Visual ADAS Supply Chain System 1. Visual ADAS can realize functions
Because of the need for safe recording, parking, etc., a large number of applications of the camera in the car are auxiliary functions such as driving recorder and reversing image. Generally, images are collected by wide-angle cameras installed in various positions of the vehicle body, and are subjected to calibration and algorithm processing to generate images or splicing to form a view to supplement the driver's visual blind zone, without involving the whole vehicle control, so more attention is paid to video processing, and the technology is mature and gradually popularized.
Currently, in the driving assistance function, the camera can be used to implement many functions individually, and gradually evolves according to the law of automatic driving development.
These functions emphasize the processing of the input image, extract the effective target motion information from the captured video stream for further analysis, give early warning information or directly mobilize the control mechanism. Compared with the video output function, it emphasizes the real-time performance under high speed, and this part of the technology is in the period of development.

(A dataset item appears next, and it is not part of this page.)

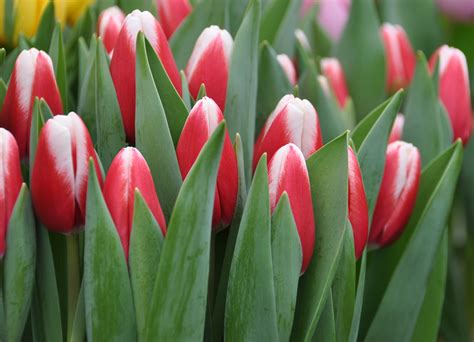 tulip pictures tulip flower pictures interesting tulip facts tulips in holland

Second, visual ADAS soft and hard needs
The visual system ADAS products are composed of software and hardware, mainly including camera module, core algorithm chip and software algorithm. The hardware aspect considers the driving environment (vibration, high and low temperature, etc.), the main premise is to meet the requirements of the car standard.
(1) Car ADAS camera module
Car ADAS camera modules require customized development. In order to meet the needs of the vehicle all-weather all day, it is generally necessary to meet the situation where the contrast between light and dark is too large (in and out of the tunnel), to balance the excessively bright or too dark part of the image (wide dynamic); to be sensitive to light (high sensitivity), Avoid putting too much pressure on the chip (not just chasing high pixels).
The camera module is the foundation. Just like a good photo has a landscaping, to ensure that the image is sufficient, the algorithm can be more effective.
In addition, in terms of parameters, ADAS and driving recorders have different requirements for cameras. The camera used for the driving recorder needs to see as much environmental information as possible around the front of the car (the rear view mirror position looks at the two front wheels, and the horizontal viewing angle is about 110 degrees). The camera of ADAS pays more attention to reserve more judgment time when driving, and needs to look farther. Similar to the camera lens wide-angle and telephoto, the two parameters can not be combined, ADAS can only take the balance when the hardware is selected.
(2) Core algorithm chip
Image correlation algorithms have high requirements for computing resources, so the performance of the chip is particular. If deep learning is superimposed on the algorithm to help improve the recognition rate, the requirements for hardware performance will only increase. The main performance indicators are the operation speed, power consumption, and cost.
Most of the chips currently used for ADAS cameras are monopolized by foreign countries. Major suppliers include Renesas Electronics, STMicroelectronics, Freescale, Analog Devices, and Texas Instruments. ), NXP, Fujitsu, Xilinx, NVIDIA, etc., provide chip solutions including ARM, DSP, ASIC, MCU, SOC, FPGA, GPU.
ARM, DSP, ASIC, MCU, and SOC are embedded solutions for software programming. Because FPGA directly programs hardware, it processes faster than embedded.
GPU and FPGA have parallel processing capabilities. Text such as images, especially when using deep learning algorithms requires multiple pixels to be simultaneously calculated, FPGAs and GPUs will be more advantageous. The design of the two types of chips is similar, in order to deal with a large number of simple and repetitive operations. The performance of the GPU is stronger but the energy consumption is higher. Because the FPGA is programmed and optimized directly at the hardware level, the energy consumption will be much lower.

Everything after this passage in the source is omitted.